Search for Single Top Quark Production using Boosted Decision Trees
in 2.7 fb-1 of CDF Data


Florencia Canelli1, Bruno Casal Laraña2, Peter Dong3, Craig Group1,
Alberto Ruiz2, Bernd Stelzer3, Rocio Vilar2
 
1Fermilab, 2IFCA (CSIC-UC), 3UCLA

 


- Abstract -
- Event Selection -
- Input Variables -
- Cross-Checks -
- Systematics -
- Results -
- High Scored Regions -

- Previous 2.2 fb-1 result -




Abstract:

We present a search for electroweak single top quark production using 2.7 fb-1 of CDF II data collected between February 2002 and April 2008 at the Tevatron in proton-antiproton collisions at a center-of-mass energy of 1.96 TeV. The analysis employes a multivariate technique based on Boosted Decision Trees (BDT)[ref], where the output is used to build a discriminant variable which we will fit to the data using a binned likelihood approach. We search for a combined single top s- and t-channel signal and measure a cross section of 2.4+0.8-0.7pb assuming a top quark mass of 175 GeV/c2. The probability that the observed excess originated from a background fluctuation (p-value) is 0.00011 (3.6&sigma) and the expected (median) p-value in pseudo-experiments is 4.1x10-7 (4.9&sigma).




Event Selection:

This analysis uses events from leptonic decay of the W boson.

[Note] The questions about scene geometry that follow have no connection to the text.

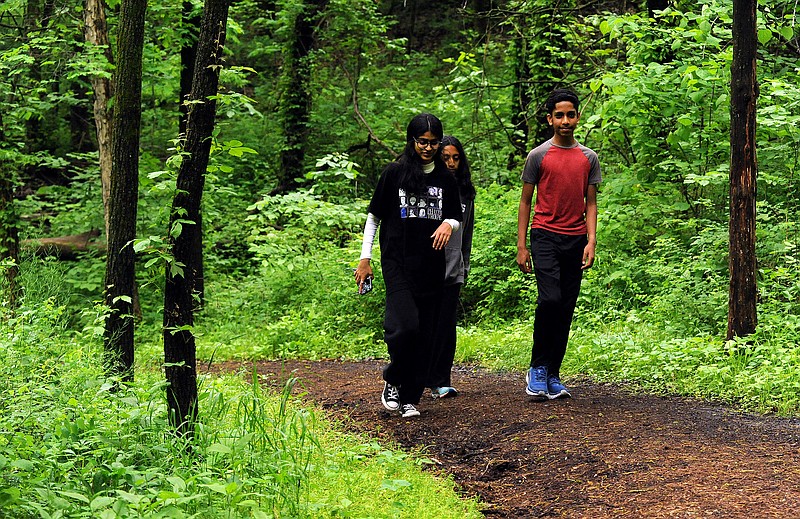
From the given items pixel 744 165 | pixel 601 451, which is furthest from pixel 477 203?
pixel 601 451

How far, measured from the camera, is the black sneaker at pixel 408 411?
6.69m

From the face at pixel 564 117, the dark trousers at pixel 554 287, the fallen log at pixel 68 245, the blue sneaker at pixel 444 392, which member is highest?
the face at pixel 564 117

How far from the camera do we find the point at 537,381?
6.91m

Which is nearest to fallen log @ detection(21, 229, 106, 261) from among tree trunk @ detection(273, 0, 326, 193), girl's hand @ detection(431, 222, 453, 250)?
tree trunk @ detection(273, 0, 326, 193)

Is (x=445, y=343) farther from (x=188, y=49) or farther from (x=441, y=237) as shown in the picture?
(x=188, y=49)

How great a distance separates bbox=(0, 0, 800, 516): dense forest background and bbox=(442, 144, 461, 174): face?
69.2 inches

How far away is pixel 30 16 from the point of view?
14.4 m

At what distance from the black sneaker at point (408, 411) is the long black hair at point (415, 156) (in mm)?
1669

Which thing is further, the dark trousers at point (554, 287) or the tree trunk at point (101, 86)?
the tree trunk at point (101, 86)

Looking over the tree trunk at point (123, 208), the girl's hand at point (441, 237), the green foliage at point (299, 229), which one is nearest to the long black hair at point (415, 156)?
the girl's hand at point (441, 237)

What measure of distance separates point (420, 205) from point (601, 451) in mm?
2311

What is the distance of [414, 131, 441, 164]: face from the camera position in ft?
21.5

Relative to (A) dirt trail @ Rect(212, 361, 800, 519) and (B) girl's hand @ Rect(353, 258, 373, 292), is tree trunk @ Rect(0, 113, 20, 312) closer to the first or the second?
(A) dirt trail @ Rect(212, 361, 800, 519)

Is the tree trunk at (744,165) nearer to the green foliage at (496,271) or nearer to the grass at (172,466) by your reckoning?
the grass at (172,466)
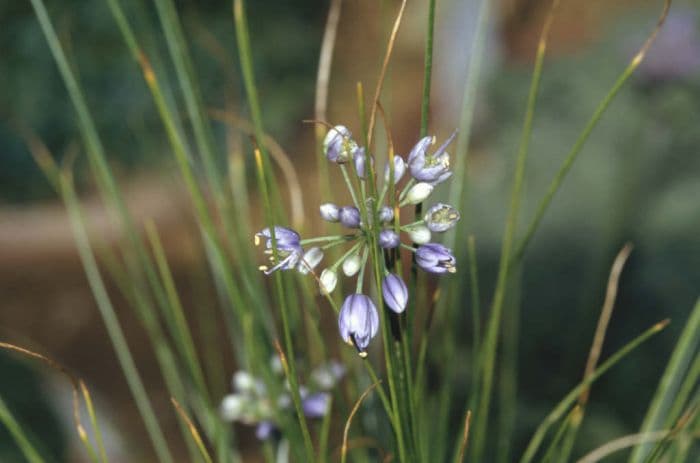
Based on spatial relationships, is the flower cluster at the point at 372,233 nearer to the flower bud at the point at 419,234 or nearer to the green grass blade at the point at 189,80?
the flower bud at the point at 419,234

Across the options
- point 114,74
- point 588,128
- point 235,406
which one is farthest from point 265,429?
point 114,74

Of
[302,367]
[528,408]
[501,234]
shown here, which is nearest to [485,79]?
[501,234]

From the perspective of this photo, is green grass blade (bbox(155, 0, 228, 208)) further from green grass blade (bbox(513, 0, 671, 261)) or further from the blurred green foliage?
the blurred green foliage

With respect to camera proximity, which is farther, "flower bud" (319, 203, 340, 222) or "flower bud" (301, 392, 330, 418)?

We require a single, well isolated high-transverse-energy lepton, large missing transverse energy (from the neutrino), and exactly two or three high-transverse-energy jets. Of these jets, we require at least one to be identified as originating from a b-quark by secondary vertex tagging. The secondary vertex tag identifies tracks associated with the jet originating from a vertex displaced from the primary vertex. We further require the missing transverse energy and the jets not to be collinear for low values of missing transverse energy. This requirement removes a large fraction of the non-W background while retaining most of the signal.
Our major backgrounds come from W + heavy flavor jets, Wbb-bar, Wcc-bar, and Wc+jet; mistags which are W + light quark/gluon events that are mistakenly tagged as b-jets due to detector resolution effects; Non-W, which are mostly multijet events in which a jet is mistakenly identified as a lepton and jets are mismeasured, providing a false missing transverse energy signature; and top pair production events in which one lepton or two jets are lost due to detector acceptance.




Input Variables:

So far, input variable validation is only available publicly for the 2.2 fb-1 result .




Cross-Checks:

So far, the BDT output cross checks are only available publicly for the 2.2 fb-1 result .




Systematics:

Each source of systematic uncertainty can posses a normalization uncertainty and a shape uncertainty. The normalization uncertainty includes changes to the event yield due to the systematic effect, and the shape uncertainty includes changes to the template histograms. Both of these effects are included in the likelihood function as shown above.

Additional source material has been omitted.